CELEBRITIES

A Novel Attraction

For more than four decades, Jackie Collins has riffed on the foibles of the rich and fabulous. Kevin West gets seduced by Hollywood’s most salacious scribe.

by Kevin West

cear-jackie-collins-the-power-trip-h.jpg

To the relief of fans everywhere, Jackie Collins’s new book, The Power Trip, hews to her signature formula: rich and famous characters enjoying extramarital sex and other illicit activities until, at the end of five or six hundred pages, the good guys get their reward and the bad guys get what’s coming. “The classic advice to writers is to write about what you know, and to write,” says Collins, who looks like an exclamation point of teased hair and makeup amid the dessert-plate color scheme—all nougat, caramel, and crème anglaise—of her ­Beverly Hills living room. She has fully embraced both directives in her long and profitable career.

Extracted entries -
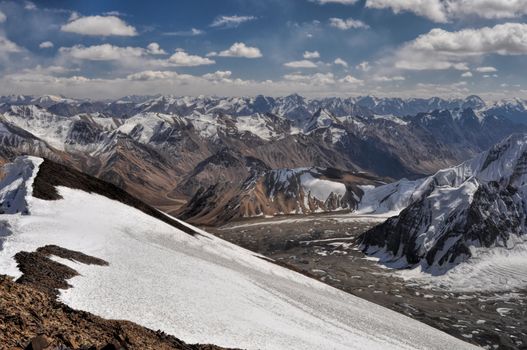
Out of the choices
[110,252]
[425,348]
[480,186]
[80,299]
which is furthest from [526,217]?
[80,299]

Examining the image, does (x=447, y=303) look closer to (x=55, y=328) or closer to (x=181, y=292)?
(x=181, y=292)

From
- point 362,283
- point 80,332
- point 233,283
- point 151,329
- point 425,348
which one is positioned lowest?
point 362,283

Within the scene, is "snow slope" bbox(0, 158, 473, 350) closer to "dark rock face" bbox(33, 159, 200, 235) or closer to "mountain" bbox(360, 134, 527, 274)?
"dark rock face" bbox(33, 159, 200, 235)

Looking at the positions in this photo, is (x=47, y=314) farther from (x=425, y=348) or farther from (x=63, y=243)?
(x=425, y=348)

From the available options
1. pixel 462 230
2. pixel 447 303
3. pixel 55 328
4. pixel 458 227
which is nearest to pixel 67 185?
pixel 55 328

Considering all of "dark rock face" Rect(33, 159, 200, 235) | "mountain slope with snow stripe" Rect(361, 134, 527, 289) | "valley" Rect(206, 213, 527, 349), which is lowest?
"valley" Rect(206, 213, 527, 349)

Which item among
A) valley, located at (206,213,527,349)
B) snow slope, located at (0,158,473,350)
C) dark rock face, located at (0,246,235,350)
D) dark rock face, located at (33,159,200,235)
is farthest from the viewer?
valley, located at (206,213,527,349)

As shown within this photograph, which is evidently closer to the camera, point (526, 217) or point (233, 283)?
point (233, 283)

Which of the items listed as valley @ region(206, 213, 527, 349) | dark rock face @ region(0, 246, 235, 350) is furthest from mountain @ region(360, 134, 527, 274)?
dark rock face @ region(0, 246, 235, 350)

Written request -
Continue the profile of Jackie Collins and her novel The Power Trip from its last sentence, keeping the magazine's voice.

Answer for this exercise -
Ever since 1968’s The World Is Full of Married Men made Collins a best-selling author at age 31, she has cranked out books and television scripts the way most people schedule vacations—about once a year. Widely loved but not critically acclaimed, Collins occupies the tiniest of all niches for those who put words to paper: She’s a rich celebrity, and even odder, her star is locked in a binary orbit with her equally visible older sister, Joan. (For the record, Collins denies that there has ever been a rift between them since she first came to Hollywood to stay with Joan and her sister’s then boyfriend, Warren Beatty.)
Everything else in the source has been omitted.